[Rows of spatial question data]
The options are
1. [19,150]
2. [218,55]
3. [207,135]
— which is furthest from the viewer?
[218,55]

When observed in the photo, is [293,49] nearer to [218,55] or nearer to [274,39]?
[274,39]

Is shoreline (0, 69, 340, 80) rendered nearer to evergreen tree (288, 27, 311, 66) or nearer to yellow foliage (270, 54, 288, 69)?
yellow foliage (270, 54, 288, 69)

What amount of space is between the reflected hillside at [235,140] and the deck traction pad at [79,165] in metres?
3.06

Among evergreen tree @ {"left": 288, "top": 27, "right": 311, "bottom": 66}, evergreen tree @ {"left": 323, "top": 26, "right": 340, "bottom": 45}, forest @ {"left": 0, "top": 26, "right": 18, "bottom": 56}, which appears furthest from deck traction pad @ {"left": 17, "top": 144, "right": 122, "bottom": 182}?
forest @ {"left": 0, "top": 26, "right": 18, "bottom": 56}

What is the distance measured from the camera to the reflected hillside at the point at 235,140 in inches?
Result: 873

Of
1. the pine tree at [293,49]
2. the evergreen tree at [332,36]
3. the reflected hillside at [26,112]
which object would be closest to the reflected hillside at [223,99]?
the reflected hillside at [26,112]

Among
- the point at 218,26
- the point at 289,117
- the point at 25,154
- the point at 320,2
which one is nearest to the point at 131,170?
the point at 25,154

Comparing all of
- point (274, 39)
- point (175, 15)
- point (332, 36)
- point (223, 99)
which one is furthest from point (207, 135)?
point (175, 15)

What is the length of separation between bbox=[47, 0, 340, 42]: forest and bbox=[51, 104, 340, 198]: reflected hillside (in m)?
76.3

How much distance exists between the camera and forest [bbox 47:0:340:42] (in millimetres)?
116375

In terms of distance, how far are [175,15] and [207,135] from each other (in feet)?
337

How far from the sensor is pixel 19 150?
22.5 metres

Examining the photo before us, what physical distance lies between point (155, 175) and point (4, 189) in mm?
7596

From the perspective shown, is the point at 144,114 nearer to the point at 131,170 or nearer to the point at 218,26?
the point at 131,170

Required task => Could you repeat, word for word, the lines above from the line with "Comparing all of" up to and including the last line?

The reply =>
Comparing all of
- point (274, 39)
- point (175, 15)
- point (332, 36)
- point (223, 99)
which one is furthest from point (207, 135)?
point (175, 15)

What is the length of separation between bbox=[47, 0, 340, 42]: forest and bbox=[51, 104, 340, 198]: reflected hillside (in m)?
76.3

How much distance exists between the camera and forest [bbox 47:0:340:42] (in millimetres)?
116375

In terms of distance, how far are [175,15] and [207,135] from each other (in feet)?
337

How far from the sensor is pixel 19 150?
22.5 metres

Examining the photo before us, what physical distance lies between point (155, 175) and point (4, 189) in mm?
7596

From the perspective shown, is the point at 144,114 nearer to the point at 131,170 or nearer to the point at 218,26?
the point at 131,170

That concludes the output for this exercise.